QEIII is coming to an end this month. The Fed really means it and so far has been on its predetermined path to slowly curtail the purchases, with the wind down starting last December. There seems to be no calls for an extension of the U.S. Treasury and mortgage bond buying game and even thoughFed Do recent FOMC minutes showed the doves far outnumbered the hawks, there are some indications that the Fed can’t really just sit back and watch the economy trudge along.

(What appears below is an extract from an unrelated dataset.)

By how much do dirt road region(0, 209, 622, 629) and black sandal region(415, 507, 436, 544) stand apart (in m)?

In an article today on cnbc.com, some are wondering that the Fed can do now that QEIII will be over. While the economy here seems to be on a careful mend, other economies aren’t in such a position, with some effectively in a recession, the article points out. Europe, even Germany, Brazil, Russia and others are watching their economies shrink while the battleground in the Middle East continues to grow. Further still, even though the price of oil is hitting two year lows while that helps consumers at the pump it curtails our exports. When oil hovers at or below $80 per barrel, some companies will pull back production or even lay off workers.

The Fed can’t ratchet down rates from where they are today, effectively at zero. But they might be able to try a trick the European Central Bank pulled last year—stop paying interest on excess reserves banks in the United States are keeping in their vaults. Stopping those payments will both cost banks profits as well as, hopefully anyway, encourage banks to make loans. If they don’t that cash is sitting in an account collecting nothing more than dust.

Would that be enough to get banks back in the lending business? Maybe, it couldn’t hurt and it’s certainly a strategic move. But with money so cheap for so long without any major lending effort by banks, rather than taking on additional risk, banks might still be inclined to keep their cash, regardless of any loss interest from the Fed.